Watson wrote that six days after he arrived at the prison, a child molester moved into the pod. Watson believed the man began taunting other inmates by watching children's television programming. Watson said in the letter he couldn't sleep that night "having not done what every instinct told me I should've done right then and there."

Two hours before the attacks the next day, Watson told a prison counselor that he urgently needed to be transferred back to higher-level security "before I really (expletive) one of these dudes up," but the counselor "scoffed and dismissed" him.

Watson said he returned to his housing pod.
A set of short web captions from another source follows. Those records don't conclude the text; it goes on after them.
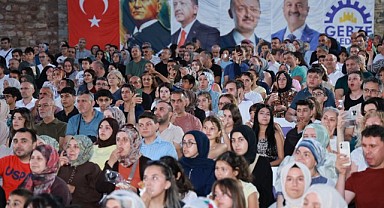 Gebze'de yaz akşamları bir başka!
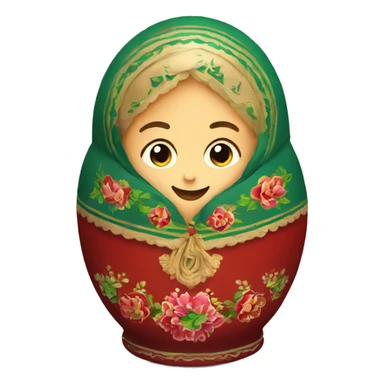 matreshka sticker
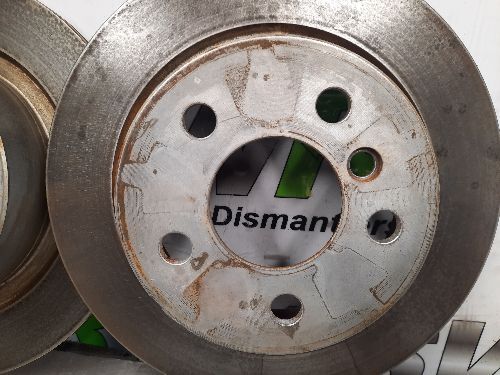 BMW Brake Discs Rear Pair (280X10) F40 F44 F45 F46 F48 F39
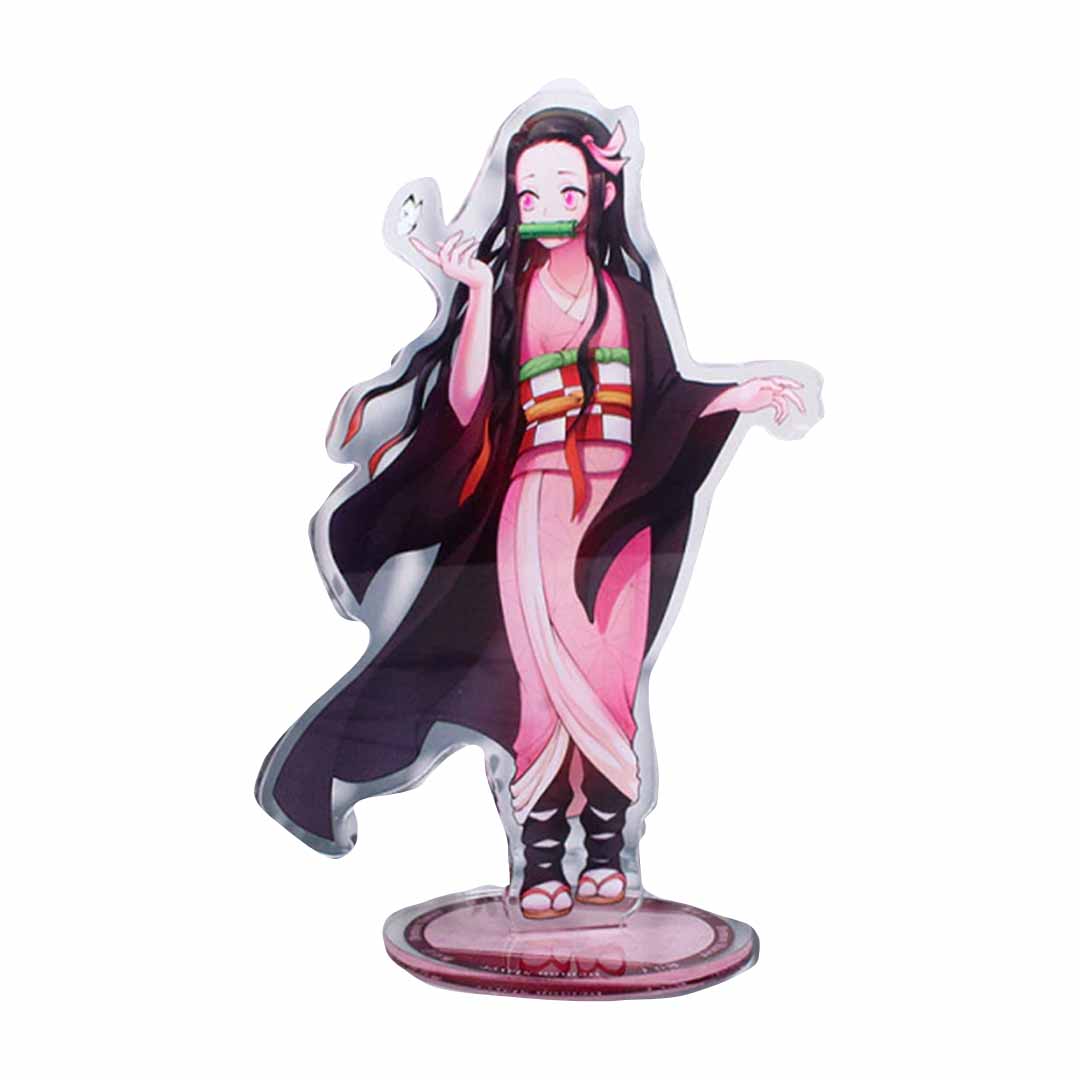 FIGURA ACRILICA ANIME NEZUKO KAMADO KIMETSU NO YAIBA - 1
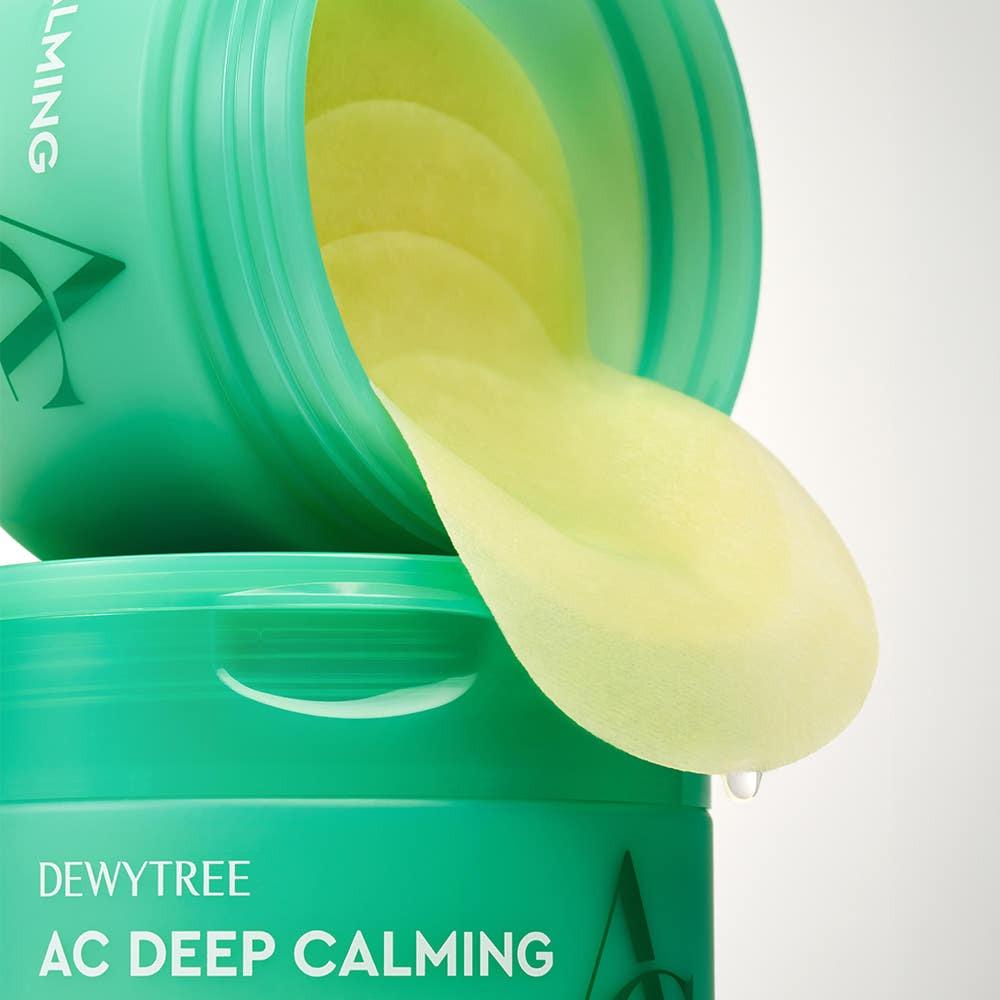 Dewytree AC Deep Calming Pore Pad 180g 60 sheets Soothing Exfoliating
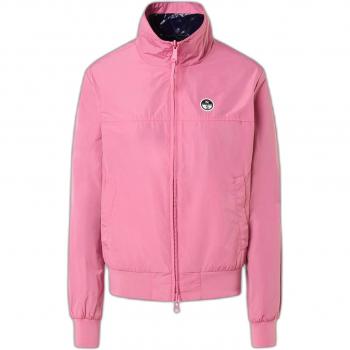 North Sails Giacca da donna reversibile Chateau rose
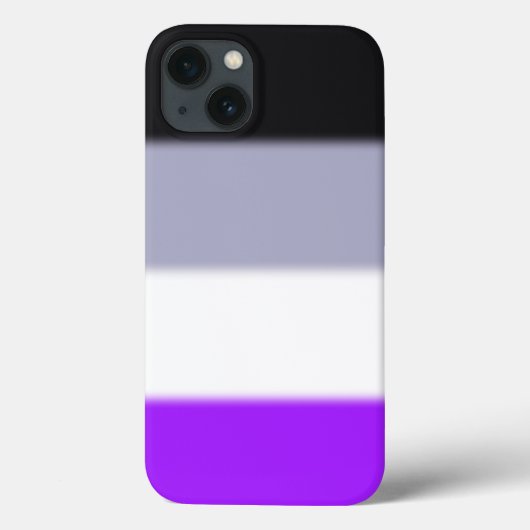 Falln Asexual Pride Flag Case-Mate iPhone Case (Achterkant)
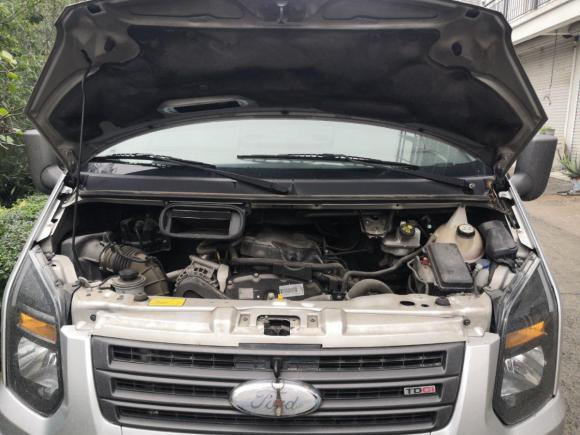 [嘉兴·浙F] 二手福特新世代全顺2016款 2.2T短轴6座中顶多功能车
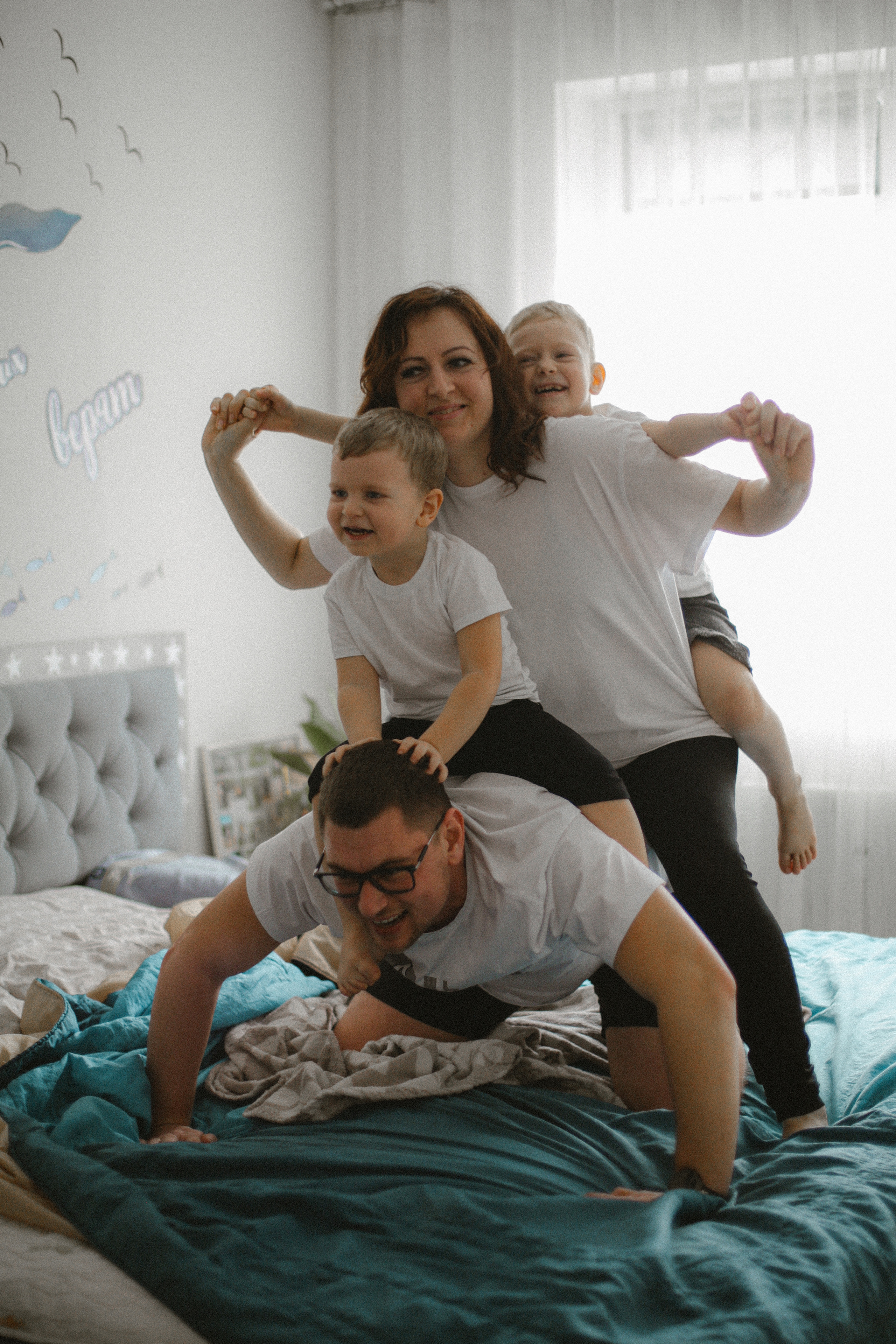 Алексей и Татьяна. Семейный фотограф в Москве и Люберцах Юлия Гуськова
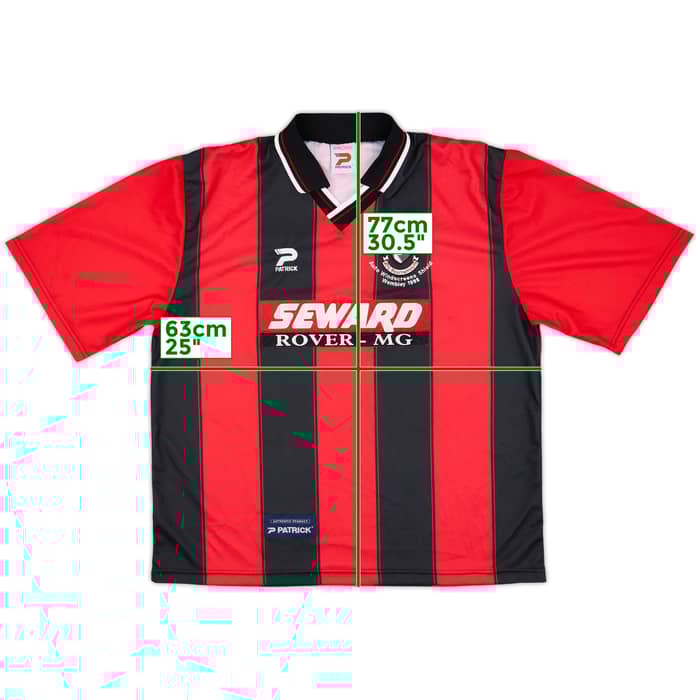 1998-00 Bournemouth Home Shirt - 9/10 - (XXL)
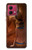 S3919 Egyptian Queen Cleopatra Anubis Case For Motorola Moto G84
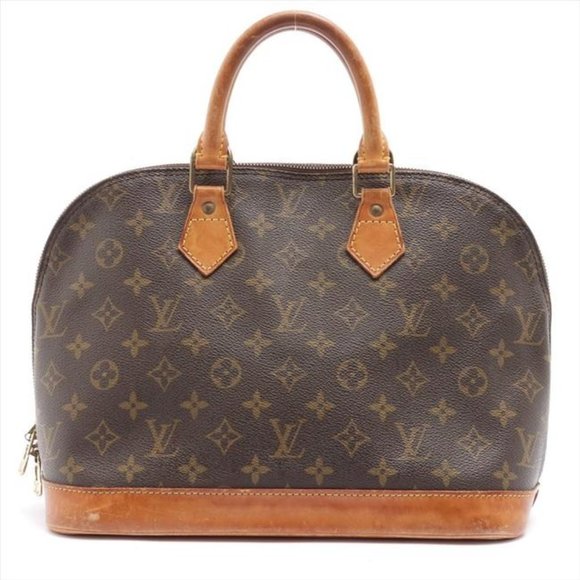 Louis Vuitton Alma Pm Brown Monogram Canvas Tote - Picture 1 of 10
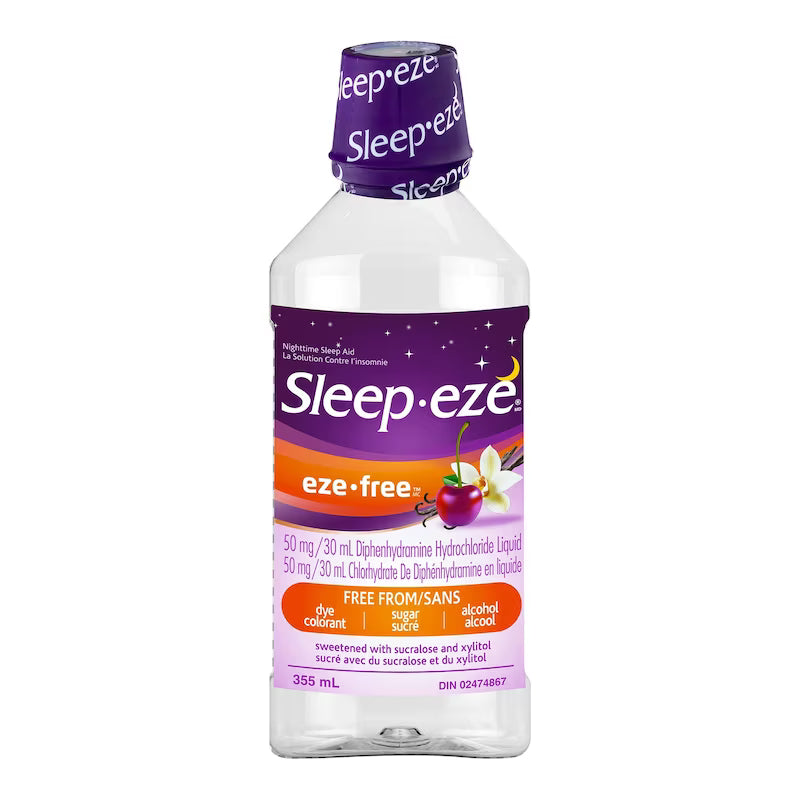 SLEEP-EZE EZE-FREE LIQUID 355ML LIQUID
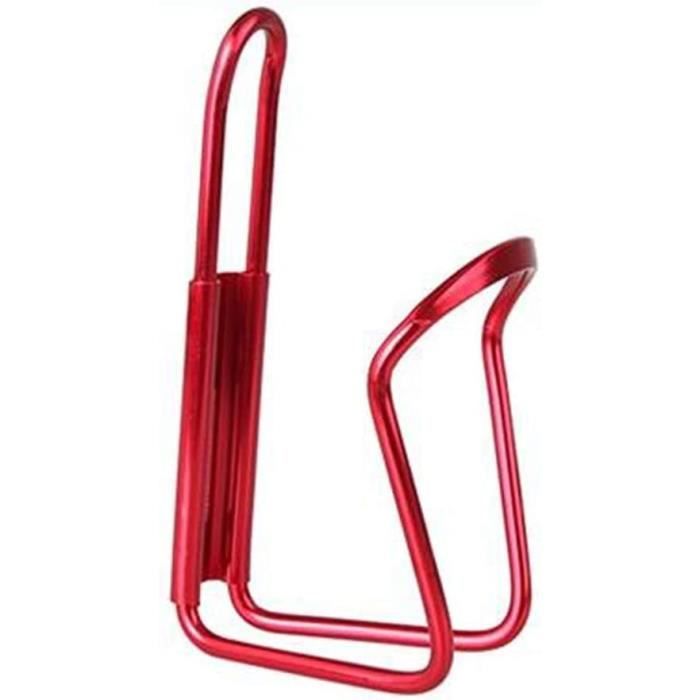 Cage Porte-Bouteille d'Eau avec Sangles Fixation de Bouteille de Vélo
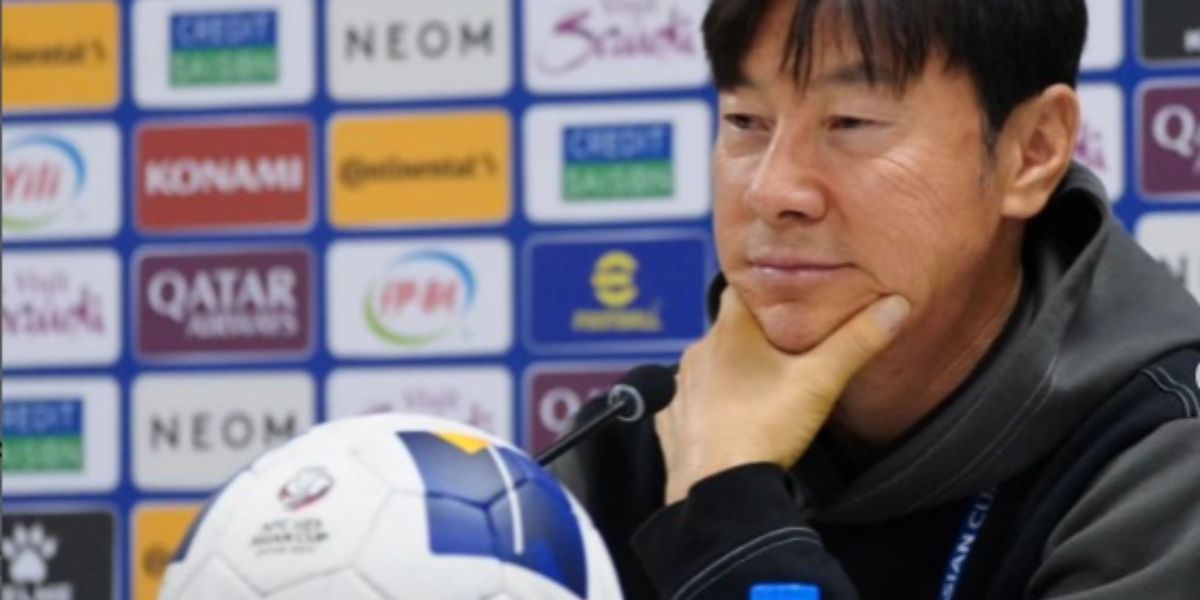 Shin Tae-yong Acknowledges Japan as a Tough Opponent for the Indonesian National Team: More Mature Preparation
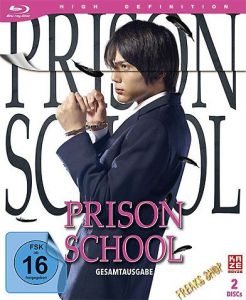 Blu-Ray Anime: Prison School Live Action  BOX  Limited Edition  -Gesamtausgabe-  2 Discs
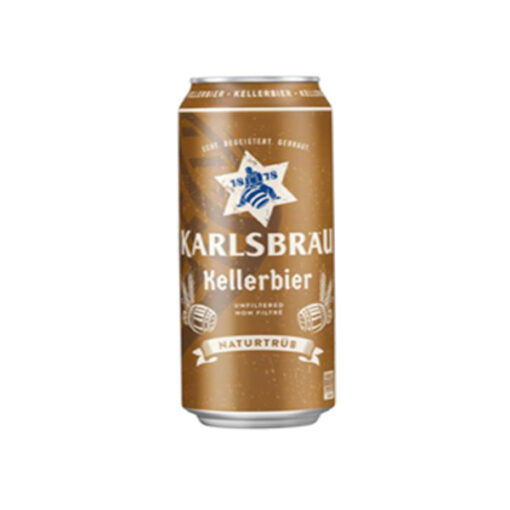 bia đức kalsbrau kellerbier unfiltered lager lon 500ml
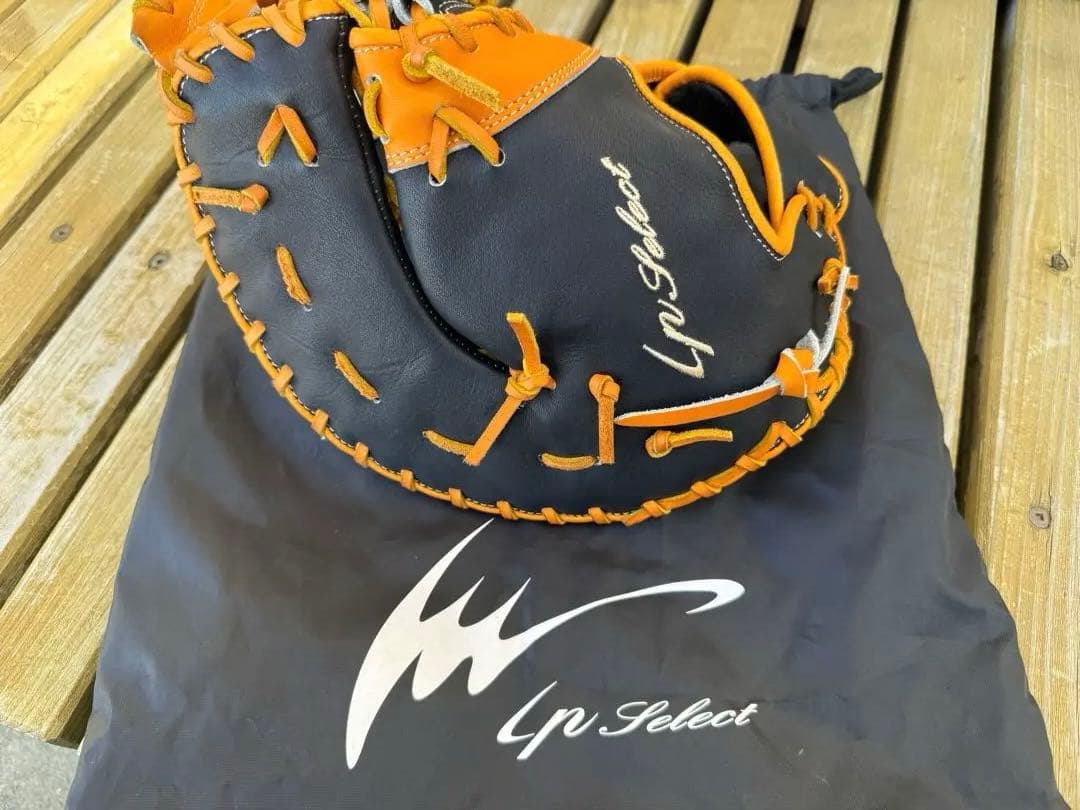 筋*熱様 ファーストミット　アイピーセレクト　軟式　野球　2025モデル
"I was mulling it all over when along came Molester #1 and he put his TV right on PBS Kids again," he wrote, according to the newspaper chain. "But this time, someone else said something to the effect of 'Is this guy really going to watch this right in front of us?' and I recall saying, 'I got this.' And I picked up the cane and went to work on him."

Watson said he then left the housing pod to find a guard and turn himself in, but on the way, he saw "a known child trafficker, and I figured I'd just do everybody a favor," Watson wrote. "In for a penny, in for a pound."

Watson said he then told a guard, who didn't believe him "until he looked around the corner and saw the mess I'd left in the dorm area," Watson wrote.

Watson is in segregated housing while he is under investigation for the killings. He hasn't been charged yet.

"Being a lifer, I'm in a unique position where I sometimes have access to these people and I have so little to lose," Watson wrote. "And trust me, we get it, these people are every parents' worst nightmare."